← All Articles

Chinese Word Segmentation and Counting

March 2026 · 7 min read

In English, words are separated by spaces, making word counting relatively straightforward. Chinese, however, has no natural word boundary markers. This makes "character count" versus "word count" a fascinating and technically challenging problem in natural language processing.

Characters vs Words in Chinese

Before discussing Chinese word counting, we need to clarify two fundamental concepts:

When Chinese speakers say "this article has 500 zi," they typically mean 500 characters, not 500 words. This differs fundamentally from the English concept of "500 words."

Key Takeaway: Chinese "character count" (zi shu) refers to the number of individual characters, while English "word count" refers to the number of words. A 1,000-character Chinese article, after segmentation, typically contains about 600-700 words.

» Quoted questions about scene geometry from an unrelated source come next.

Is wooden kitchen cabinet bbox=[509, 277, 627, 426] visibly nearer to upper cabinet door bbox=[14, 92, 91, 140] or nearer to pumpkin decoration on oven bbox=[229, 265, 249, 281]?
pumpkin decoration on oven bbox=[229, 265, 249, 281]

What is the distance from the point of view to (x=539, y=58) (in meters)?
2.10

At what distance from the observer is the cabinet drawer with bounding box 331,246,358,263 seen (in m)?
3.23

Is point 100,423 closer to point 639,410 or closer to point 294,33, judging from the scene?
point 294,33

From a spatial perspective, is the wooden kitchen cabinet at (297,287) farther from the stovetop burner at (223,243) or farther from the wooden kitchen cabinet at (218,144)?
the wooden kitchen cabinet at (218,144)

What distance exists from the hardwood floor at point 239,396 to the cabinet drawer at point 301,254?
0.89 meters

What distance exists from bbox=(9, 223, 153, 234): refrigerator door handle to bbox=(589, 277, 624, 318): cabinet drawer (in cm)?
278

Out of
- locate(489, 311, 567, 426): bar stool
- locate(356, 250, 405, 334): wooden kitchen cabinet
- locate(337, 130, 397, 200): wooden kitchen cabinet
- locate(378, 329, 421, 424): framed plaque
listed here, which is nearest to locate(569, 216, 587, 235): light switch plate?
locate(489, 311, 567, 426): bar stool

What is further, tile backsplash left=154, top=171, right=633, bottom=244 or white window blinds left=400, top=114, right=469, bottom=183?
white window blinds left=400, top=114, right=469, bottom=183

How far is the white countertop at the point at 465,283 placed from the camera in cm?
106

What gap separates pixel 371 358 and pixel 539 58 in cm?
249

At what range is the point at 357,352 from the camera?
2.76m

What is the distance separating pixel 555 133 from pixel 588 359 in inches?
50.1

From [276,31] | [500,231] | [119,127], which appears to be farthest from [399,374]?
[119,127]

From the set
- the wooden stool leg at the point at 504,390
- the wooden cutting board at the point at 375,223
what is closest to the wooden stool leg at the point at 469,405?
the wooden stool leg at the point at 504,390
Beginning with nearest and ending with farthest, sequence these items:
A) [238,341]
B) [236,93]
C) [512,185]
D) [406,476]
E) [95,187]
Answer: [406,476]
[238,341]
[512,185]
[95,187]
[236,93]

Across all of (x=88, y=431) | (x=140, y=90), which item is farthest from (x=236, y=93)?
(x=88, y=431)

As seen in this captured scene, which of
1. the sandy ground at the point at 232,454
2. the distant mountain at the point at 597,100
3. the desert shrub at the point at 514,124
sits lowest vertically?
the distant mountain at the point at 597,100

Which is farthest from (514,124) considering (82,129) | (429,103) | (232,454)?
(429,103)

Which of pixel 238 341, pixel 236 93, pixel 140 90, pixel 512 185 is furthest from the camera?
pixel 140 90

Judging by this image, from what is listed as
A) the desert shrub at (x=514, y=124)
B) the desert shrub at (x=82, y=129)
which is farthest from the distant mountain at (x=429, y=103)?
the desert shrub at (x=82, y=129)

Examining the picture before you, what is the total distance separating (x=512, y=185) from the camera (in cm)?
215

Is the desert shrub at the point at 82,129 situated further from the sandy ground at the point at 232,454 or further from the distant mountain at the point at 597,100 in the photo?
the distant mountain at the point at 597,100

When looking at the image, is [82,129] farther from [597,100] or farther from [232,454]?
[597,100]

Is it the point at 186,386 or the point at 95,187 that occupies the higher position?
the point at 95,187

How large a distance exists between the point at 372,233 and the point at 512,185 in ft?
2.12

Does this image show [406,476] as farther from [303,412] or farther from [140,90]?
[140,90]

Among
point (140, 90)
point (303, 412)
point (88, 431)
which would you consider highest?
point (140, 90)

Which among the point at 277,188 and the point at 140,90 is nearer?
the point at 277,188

Why Chinese Word Segmentation Is Difficult

Chinese Word Segmentation (CWS) is a fundamental task in Natural Language Processing (NLP) and remains an incompletely solved problem. The main challenges include:

1. Segmentation Ambiguity

The same string of characters can be segmented in different ways. Consider the Chinese equivalent of: "Studying life's origins" could be parsed as "study / life / origins" or "graduate student / destiny / origins" — both valid readings depending on context.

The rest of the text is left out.